A Phase-by-Phase Model Strategy for GitHub Spec Kit in 2026

My last Spec Kit article answered a brownfield question:

How do I reverse-engineer one existing feature into usable Spec Kit artifacts?

The next question is the one I kept hearing right after that:

Should every Spec Kit phase use the same model?

My working hypothesis was:

use a fast model for constitution, specify, and clarify
use a stronger reasoning model for plan, tasks, and analyze
use a stronger coding model for implement

That part still holds up.

But when I rechecked the current vendor docs on April 14, 2026, the exact stack I had in mind needed clearer naming and role separation:

Google’s current lineup makes the split clearer: Gemini 3 Flash Preview for the newer fast slot and Gemini 3.1 Pro Preview for Google’s heavier Pro-class work
OpenAI’s current public naming is GPT-5.4 or GPT-5.4 pro with a reasoning effort setting like xhigh, not a model literally called gpt-5.4-xhigh
Anthropic’s current docs describe Claude Opus 4.6 and Claude Sonnet 4.6, and Claude Code documents an opusplan mode that uses Opus for planning and Sonnet for execution

So this article is not “I proved my exact original hypothesis was perfectly right.”

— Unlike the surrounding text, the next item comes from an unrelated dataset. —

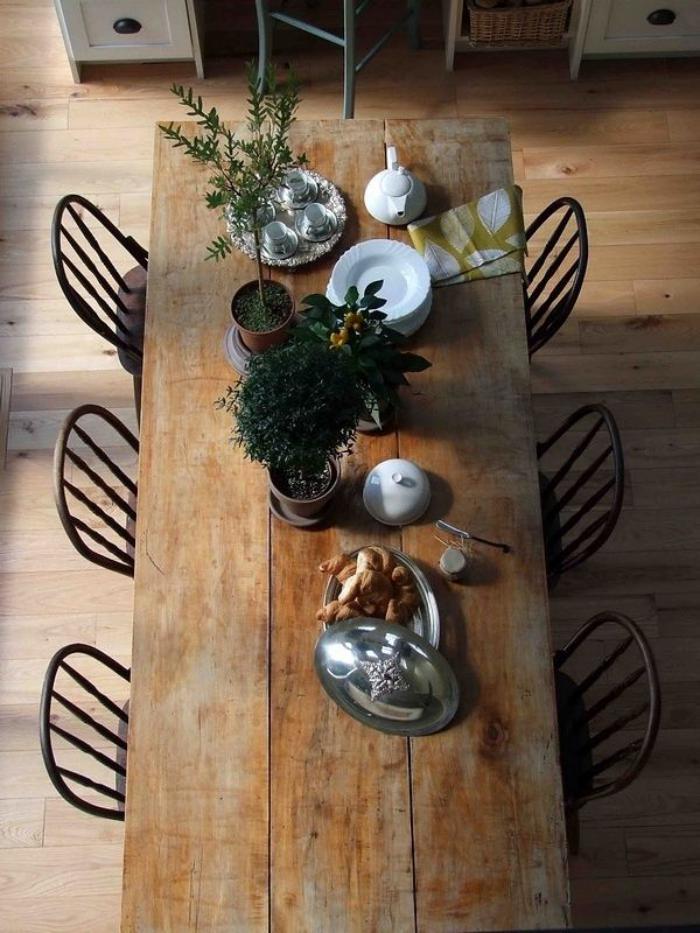table-rustique-simplicité-et-style-rustique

It is a more useful follow-up:

the phase-splitting idea is strong, but the exact model mix should be updated for 2026.

TL;DR

Yes, I still think phase-specific model routing is the right mental model for GitHub Spec Kit.
No, I no longer think the best article is just “fast model here, smart model there, coding model there.”
The more useful question is: what breaks first when you actually run this workflow?
The common complaints are surprisingly consistent:
- Gemini can feel too creative unless you ground it hard
- GPT-5.4 can become too slow if you let it reason deeply on every loop
- Claude Opus is powerful, but often too slow to be the default executor
The most interesting new variable is Composer 2 Fast inside Cursor:
- Cursor says Composer 2 has frontier-level coding performance
- Cursor says the faster variant has the same intelligence, lower cost than other fast models, and is now the default fast option
My current practical default stack is:
1. constitution, specify, clarify with Composer 2 Fast inside Cursor
2. plan, tasks, analyze with GPT-5.4 at medium or high, not xhigh by default
3. implement with Claude Sonnet 4.6 by default, escalating to Claude Opus 4.6 only when the code path is unusually hard
I still think Gemini 3 Flash Preview and Gemini 3.1 Pro Preview are useful, but I now see them as grounded Google paths, not my default answer for every fast loop

Who This Is For

This article is for teams that:

already use, or want to use, GitHub Spec Kit as a real workflow instead of a one-off prompt
are comfortable working in Cursor or another model-switching environment
care enough about planning quality to tolerate some operational complexity
want a stronger answer than “just use the same model for everything”

This article is probably not for teams that:

want the fewest possible moving parts
do not want to manage multiple providers, billing paths, or model-specific behavior
are still early enough in adoption that one strong default model would be easier to socialize

If that is your situation, skip ahead to Alternative 4: Maximum simplicity.

What Keeps Breaking in Practice

This is the section I think the earlier version underplayed.

Theoretical strengths matter, but recurring failure modes matter more.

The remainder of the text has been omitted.